Bailey Bridge at Pont Farcy
There were over 1500 Bailey Bridges in Normandy in 1944, and the last one still in existence is at Pont Farcy, over the River Vire. There bridges were easily assembled , in effect like IKEA furniture, and replaced all the essential bridges destroyed by one side or the other. There has been a campaign to preserve and commemorate the bridge, and details can be found here:
One of the more moving ceremonies was that remembering the Lebailleux family, who lived in St Planchers, a village near Granville. At the end of July 1944 the area was still occupied by German forces. On the night of 30 July, German soldiers raided the house and found a transmitter hidden there. They took away all four members of the family in the house: parents Louis and Ludivine, and children Louis and Simone. The next day all four were found shot dead.
Coutances – liberated but lost
The town of Coutances had 8,000 people living in it. It suffered an enormous amount of bombing on 6 June, and subsequent days. Between bombings, almost all the population (over 250 were already dead) retreated into the countryside. When eventually they returned, about 70% of the town was rubble. Page 3 of this pdf file has pictures from the time. This year there were a range of services, parades, and other memorial activities. As with many Norman towns, liberation came at a high price.
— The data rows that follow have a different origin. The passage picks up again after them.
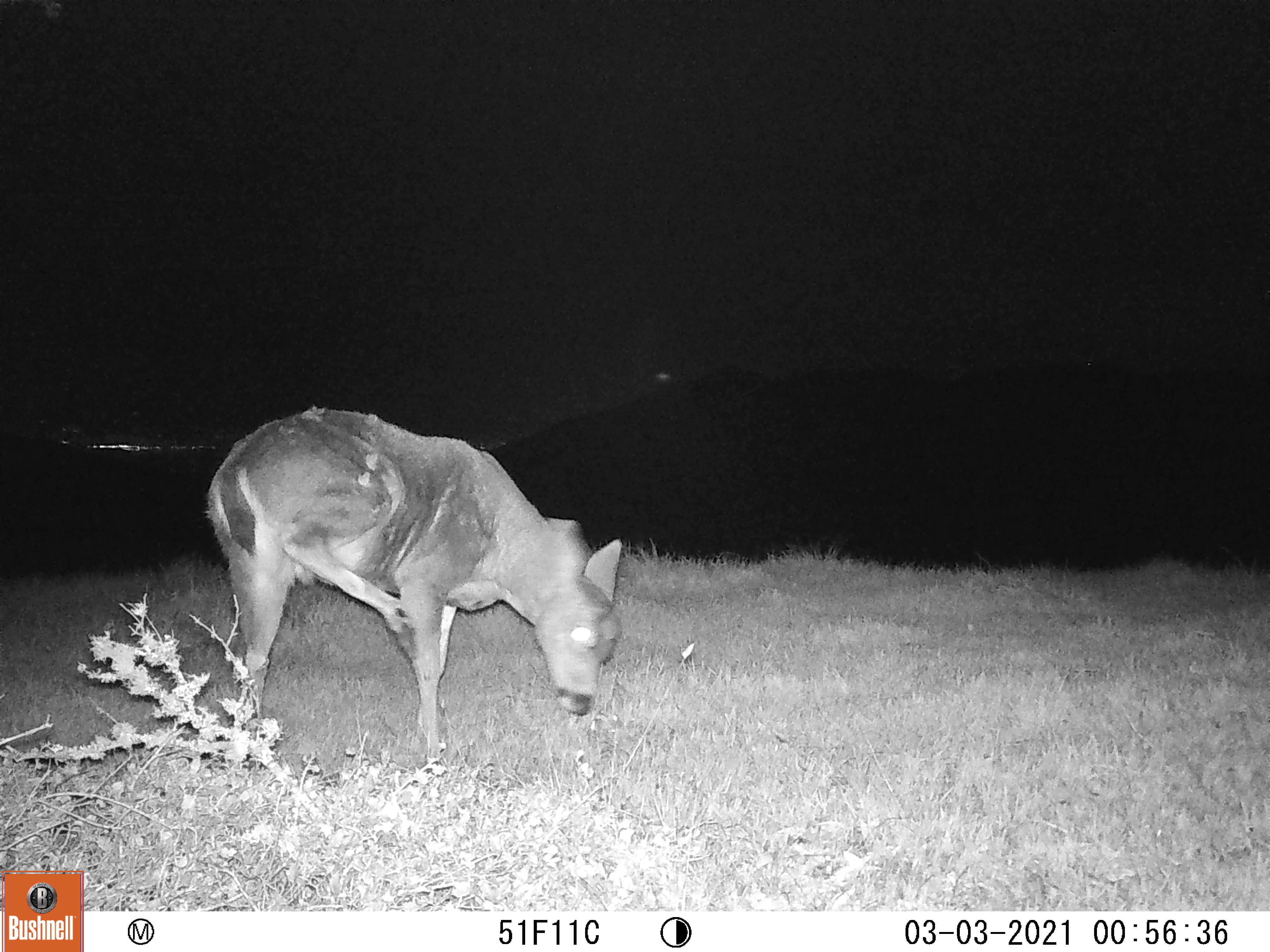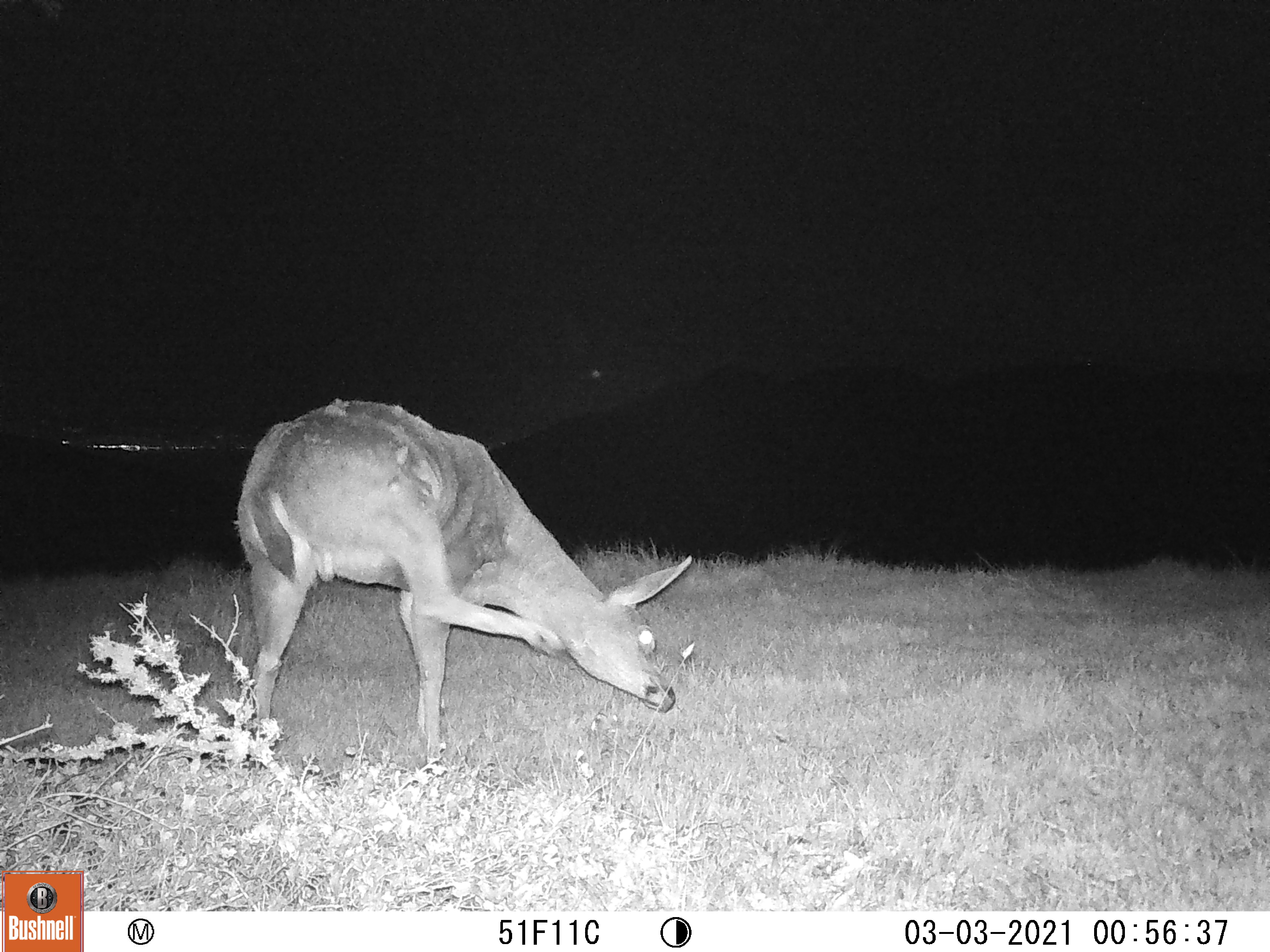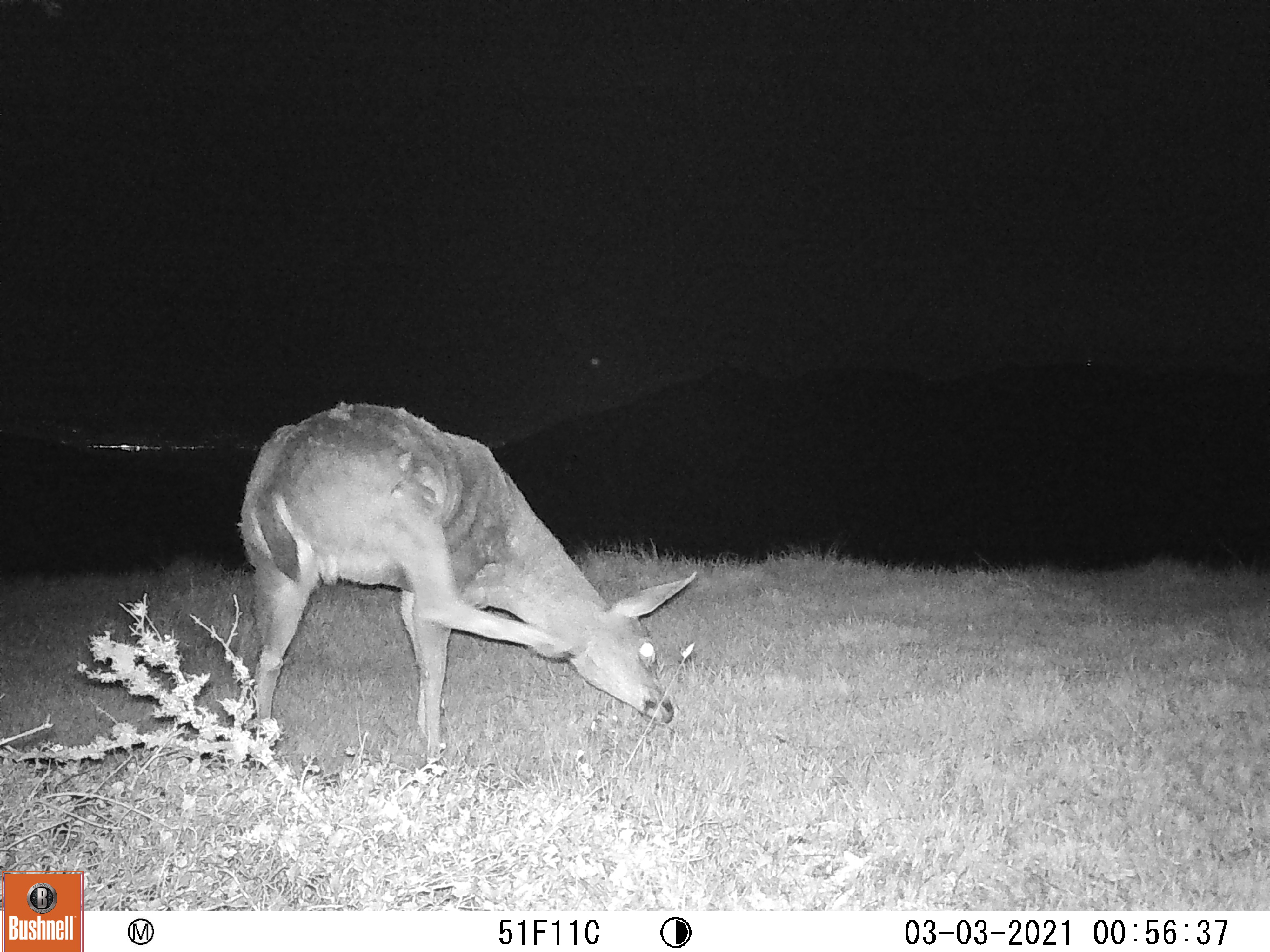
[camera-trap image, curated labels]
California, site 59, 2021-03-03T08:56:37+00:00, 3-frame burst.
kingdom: Animalia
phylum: Chordata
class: Mammalia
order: Artiodactyla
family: Cervidae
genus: Odocoileus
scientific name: Odocoileus hemionus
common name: mule deer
Mule deer (Odocoileus hemionus).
A couple of years ago a couple called Simon and Kate Howard bought a chateau at Langotiere, near St Lo. In the archives they found a photograph from 1944, showing a number of schoolchildren standing 9on the steps of the chateau. They were from nearby schools, escaping the bombardment of St Lo. An article in the local newspaper found about 19 of them still around, and this month 10 of them gathered on the same steps.